And today we conclude our little saga with one final experiment, a little analysis and some comments.  I hope you've enjoyed reading this series as much as I've enjoyed doing the experiments.

First, as promised I created yet another version of this little parser.  This version is very similar to the last except now it's using our new lightweight code generation to actually make native code for each predicate.  You can find parser_jitting.cs in my articles area like the others.

And how does this new parser combination fare?  Surely generating native code is going to win over my lame little stack machine yes?  And I've even stacked the deck by doing an admittedly unrealistic 1,000,000 iterations over the predicates for just one compilation.

The results are as follows:

test case predicates    iterations time
parser_compiling.cs 8  1,000,000 225ms
parser_jitting.cs 8 1,000,000 339ms
parser_original.cs 8 1,000,000   4,839ms

Wait a second, it's slower!  What happened? 

OK I admit it; once again I threw you a curve ball.  What's going on here is that the predicates in the inital test case are fairly simple.  There just isn't very much code.  On the other hand the preamble for a call through a delegate is not totally trivial.  Normally it doesn't matter much but here those functions are so small (maybe a half dozen instructions or so) that the function overhead is just killing us.   So the delegates actually lose!   Now for kicks I made a version that has the predicates hard coded, that one clocked in at a brisk 70ms (same test case), so that's a good baseline for the fastest this could possibly be. I used that version as a sanity check and as a template for how to create the IL in my jitting version.

But all is not lost.  As has been pointed out to me these predicates are not especially complicated, maybe unrealistically so.  So while strictly speaking the analysis for the benchmark as given is done at this point let's do a little more bonus work and see what we get.

Robert Pickering conveniently provided some more complicated predicates in his F# port of the parser, so I pasted those into my array making a total of 17 predicates, 9 of which are more complicated.

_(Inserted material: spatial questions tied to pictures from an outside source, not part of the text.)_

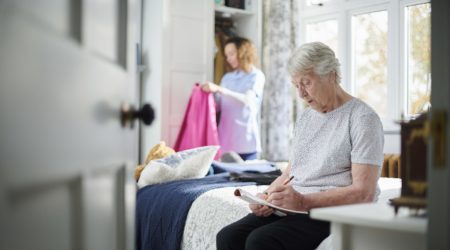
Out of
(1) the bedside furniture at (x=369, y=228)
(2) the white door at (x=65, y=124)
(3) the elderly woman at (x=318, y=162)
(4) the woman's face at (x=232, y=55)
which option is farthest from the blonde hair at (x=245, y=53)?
(1) the bedside furniture at (x=369, y=228)

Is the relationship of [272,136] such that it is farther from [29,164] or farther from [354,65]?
[29,164]

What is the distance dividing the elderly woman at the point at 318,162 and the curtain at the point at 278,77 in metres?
2.55

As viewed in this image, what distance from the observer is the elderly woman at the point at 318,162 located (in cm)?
165

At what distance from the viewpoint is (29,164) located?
2.59ft

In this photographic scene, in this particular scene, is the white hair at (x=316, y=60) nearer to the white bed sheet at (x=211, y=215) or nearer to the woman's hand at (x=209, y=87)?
the white bed sheet at (x=211, y=215)

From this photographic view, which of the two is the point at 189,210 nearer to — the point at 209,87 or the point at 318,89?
the point at 318,89

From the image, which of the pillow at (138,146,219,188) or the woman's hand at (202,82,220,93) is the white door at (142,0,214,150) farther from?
the pillow at (138,146,219,188)

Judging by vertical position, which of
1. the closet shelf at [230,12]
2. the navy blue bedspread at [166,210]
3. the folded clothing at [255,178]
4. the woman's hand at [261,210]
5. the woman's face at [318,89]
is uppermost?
the closet shelf at [230,12]

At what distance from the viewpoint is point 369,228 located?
3.79 feet

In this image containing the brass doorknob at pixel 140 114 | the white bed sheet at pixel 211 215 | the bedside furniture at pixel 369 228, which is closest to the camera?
the bedside furniture at pixel 369 228

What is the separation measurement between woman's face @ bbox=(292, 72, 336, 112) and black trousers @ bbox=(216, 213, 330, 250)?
390mm

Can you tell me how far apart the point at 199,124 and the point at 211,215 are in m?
1.82

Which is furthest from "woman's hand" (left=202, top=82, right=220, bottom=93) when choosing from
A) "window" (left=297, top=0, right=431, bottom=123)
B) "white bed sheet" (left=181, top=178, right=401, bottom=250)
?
"white bed sheet" (left=181, top=178, right=401, bottom=250)

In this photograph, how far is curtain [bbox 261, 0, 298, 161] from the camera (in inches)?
178
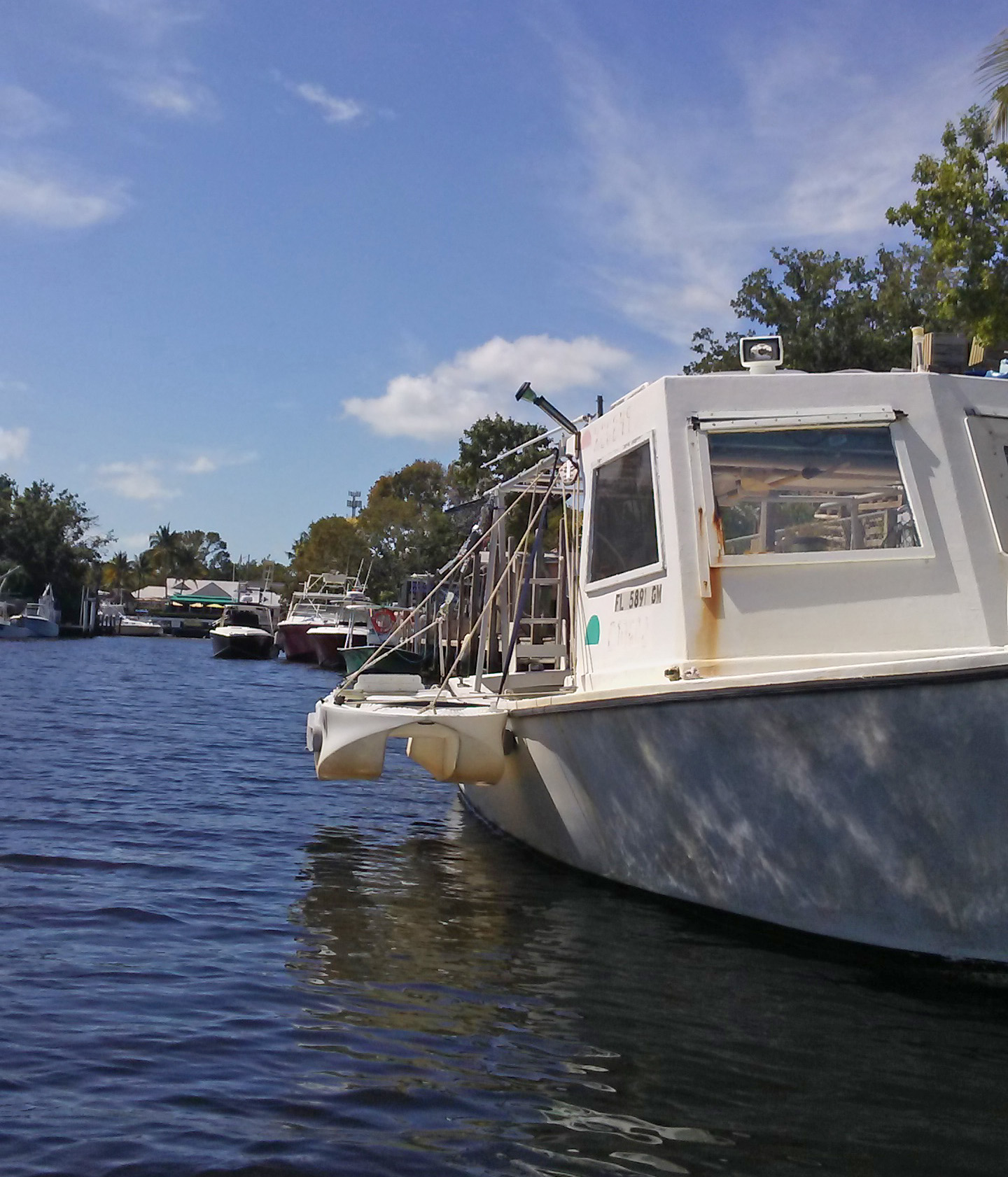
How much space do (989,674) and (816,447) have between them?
6.18 ft

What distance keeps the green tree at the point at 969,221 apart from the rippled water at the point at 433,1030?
1462 cm

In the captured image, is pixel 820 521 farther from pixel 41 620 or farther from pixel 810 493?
pixel 41 620

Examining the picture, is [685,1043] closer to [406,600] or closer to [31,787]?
[31,787]

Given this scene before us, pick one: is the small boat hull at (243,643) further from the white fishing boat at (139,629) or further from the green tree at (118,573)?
the green tree at (118,573)

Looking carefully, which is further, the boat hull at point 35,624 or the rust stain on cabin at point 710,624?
the boat hull at point 35,624

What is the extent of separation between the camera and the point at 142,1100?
4.60m

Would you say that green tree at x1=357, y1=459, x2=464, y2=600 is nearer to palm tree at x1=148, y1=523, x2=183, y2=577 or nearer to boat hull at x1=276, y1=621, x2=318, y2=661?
boat hull at x1=276, y1=621, x2=318, y2=661

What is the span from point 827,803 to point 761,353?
278 centimetres

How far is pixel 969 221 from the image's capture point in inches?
829

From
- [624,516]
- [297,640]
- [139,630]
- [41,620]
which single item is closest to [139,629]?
[139,630]

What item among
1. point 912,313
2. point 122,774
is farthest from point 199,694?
point 912,313

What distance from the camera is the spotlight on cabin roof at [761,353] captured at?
24.1ft

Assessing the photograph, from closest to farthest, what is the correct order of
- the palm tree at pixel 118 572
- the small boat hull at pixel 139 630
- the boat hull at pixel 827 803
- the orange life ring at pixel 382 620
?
the boat hull at pixel 827 803 < the orange life ring at pixel 382 620 < the small boat hull at pixel 139 630 < the palm tree at pixel 118 572

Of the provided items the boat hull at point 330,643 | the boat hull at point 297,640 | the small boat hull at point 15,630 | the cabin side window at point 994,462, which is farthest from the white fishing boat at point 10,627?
the cabin side window at point 994,462
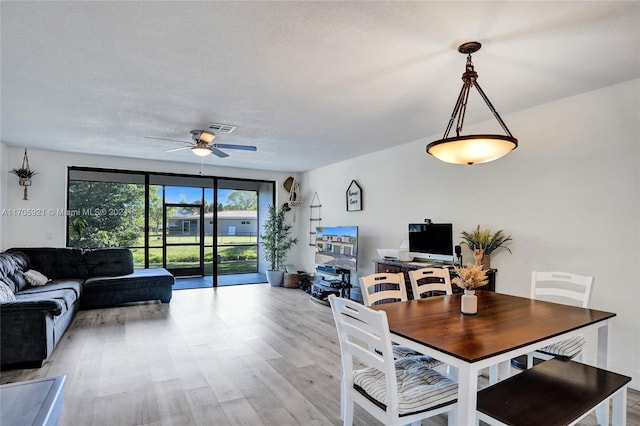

test case predicates    iterations time
parser_compiling.cs 8+9  1,000,000 1,378ms
parser_jitting.cs 8+9 1,000,000 716ms
parser_original.cs 8+9 1,000,000   not tested

Now we can see that if we can pay for the overhead of invoking a delegate then things go a lot better for the jitted version.  But what about those compilation costs?  Surely we shouldn't just disregard the cost of invoking the JIT.  So again while it wasn't in my original formulation lets go on for even more bonus points and see what the cost of compliation is in a more realistic mix of compiling and evaluating.  Here I added a LOT more predicates, duplicating the 9 above to get us above 2000 predicates.  Then I turned the iteration count way down to 20 which I think is more like what I'll see in the application that motivated this whole problem.  Finally I eliminated the test output and moved the timer start to the top of Main.  And here are the results for the "more realistic mix."

test case predicates    iterations time
parser_compiling.cs 2258 20 27ms
parser_jitting.cs 2258 20 631ms
parser_original.cs 2258 20   213ms

I think it's very clear which one I should pick for my actual project at this point.  There just aren't enough evaluations to pay for the cost of jitting.  Even the original parser is holding up all right;  with no compilation costs and fewer evaluations its problems are not being multiplied.

Now let me go back and answer my original questions directly.

Q1: What's wrong with this parser from a performance perspective?  

Fundamentally the problem is that evaluation has not been seperated from parsing and that as a consequence each piece of input is being examined much more often than it needs to be.

Q2: What should we be doing to improve it? 

Seperate the costs of parsing from the costs of evaluation.  Reduce the cost of evaluation by using a better truth mechanism.

Q3: How big of a difference is it likely to make?

We can guess at this by thinking about how often we look at any given character of input.   We scan it in getc, then we switch on it (hash and equality), then we do a lookup (hash+equality), then we copy it onto the heap, there is no per-iteration cost of compacting it off the heap as dead strings on the heap do not have to be moved (only live strings are moved).  So I'm seeing memory traffic of at least 8 times the sum of all the parse strings (per iteration).  In contrast if the strings were pre-tokenized then the memory traffic is more like 1/2 the sum of all the strings (per iteration).  So I'd ballpark the gains available to be around a factor of 16 just on that basis.  We ended up getting somewhat more as we did more than just eliminate the pressure on the memory system.

Q4: If you hadn't written all the code yet, what would you do to get a better idea what was going to matter and what wasn't?

Well I think I gave away the answer in Q3.  I'd approach this my looking at how much work I do per character of input on average and go from there.  That gives us good ballpark numbers without too much work.

Thank you very much for all the emails and comments!